Finland’s climate policy is also among the most ambitious ones in the world. Finland’s objective of achieving carbon neutrality by 2035 is exceptionally clear. This has also been noted by the UN Secretary-General, and I hope that in your host countries you will take forward the message of Finland as a trailblazer.
The fact that our own home base is in order makes us a credible actor in our role as the Presidency of the Council of the EU as well. This requires harmonised policies and strategies, and I believe that we can achieve this during our Presidency. We also give our full support to the Un Climate Summit to be hosted by the Secretary-General in September – what we are facing is the future of our planet and competition against time. We are also looking forward to the UN High-level Political Forum on Sustainable Development next summer.
Many of you are active as Finland’s permanent representatives in multilateral organisations or follow such organisations in the host country. We hope that our message – a multilateral approach at the core of our policy – comes through at all levels of these organisations and that you can tap into my Government’s priorities as a resource.
Reforming and strengthening of the UN system is an important objective for the Government. In order to change the global policy we must be awake and try to be not only present but also able to take the initiative in places where we may not always have succeeded.
At the same time, I call for a shared ownership of the Government in multilateral issues, which also applies to making good use of our network of foreign missions and recruitment of Finnish experts to international organisations. Similarly, we will mobilise the whole Government in advocating our membership in the UN Human Rights Commission in 2022–2024 and UN Security Council in 2029–2030.
To conclude, I wish to talk about Africa. What we know about Africa is still quite superficial, at least in Finland. The old Africa is also a continent for the young. What I am thinking about is the demography of the continent and its great challenges. The problem for Europe has been to see Africa as a single entity and the neglect of its diversity, with an approach often characterised by focus on European concerns.
However, today we are seeing that many African countries are very well aware of the challenges. In a recent interview the President of Niger, which constitutes one of the hubs of African migration, told that the country’s population doubles every 18 years, pointing out that this trend cannot be sustained. In 2050 Niger will have the second-largest population is West Africa, still far behind its neighbour Nigeria, the African giant. I believe that, despite the problems involved, both Europe and the African countries are now ready to aim for a genuine partnership.
We must continue the good dialogue with the African Union and its Member States and find new stakeholders who are committed to supporting our efforts. Africa is hungry for investments. When Finland’s Presidency of the Council of the EU has ended, Africa will be the destination of my first long export promotion trip.
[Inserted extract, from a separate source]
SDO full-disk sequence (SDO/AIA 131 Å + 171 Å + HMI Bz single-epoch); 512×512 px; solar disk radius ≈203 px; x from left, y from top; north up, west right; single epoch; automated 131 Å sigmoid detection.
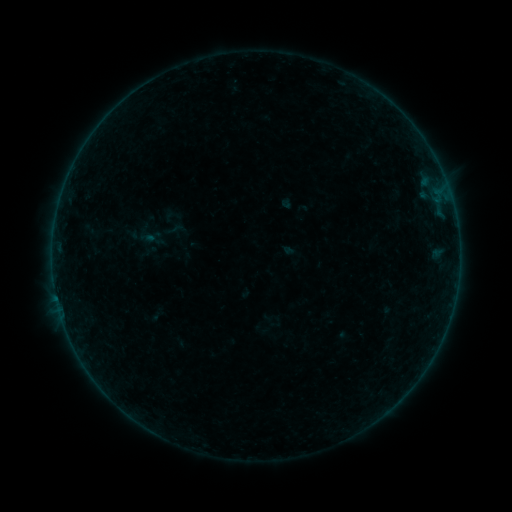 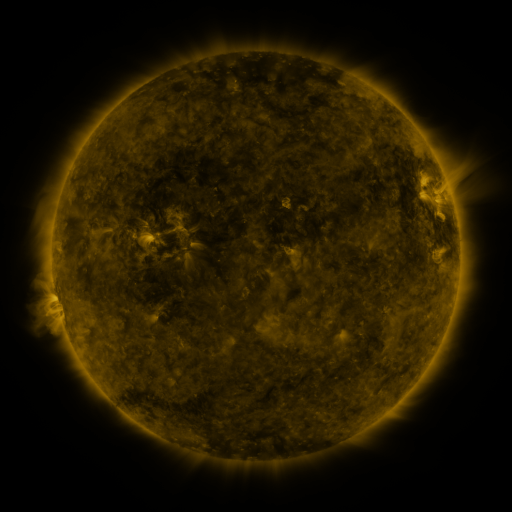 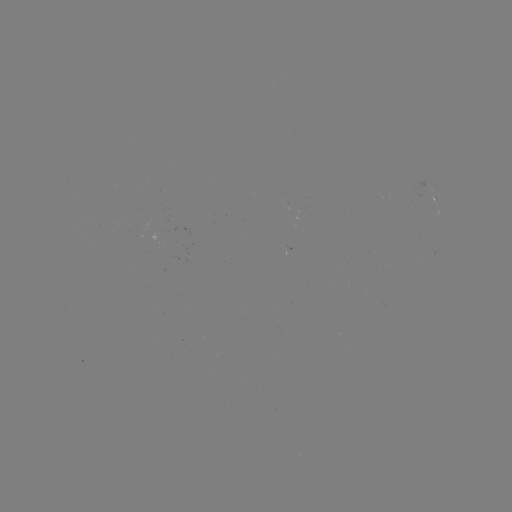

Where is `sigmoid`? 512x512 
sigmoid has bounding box [165, 218, 186, 241].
Africa is also hungry for positive messages. Young people living in the continent are not just figures in demographic statistics. I want to meet them and give them faith in the future of Africa.
I have a good feeling that our relationship is built on mutual trust. The present global political situation requires seamless collaboration. It requires good understanding of the big picture and a long perspective. In this respect, the Ministry for Foreign Affairs and its network of foreign missions has a unique position in our central government. As you have noted, the Government Programme prepares for expanding our network of foreign missions.
I have been happy to see how our missions abroad are understood to serve the government as a whole and vice versa – I hope that we are giving all the support you need for your important work. I think we may be heading in the same direction.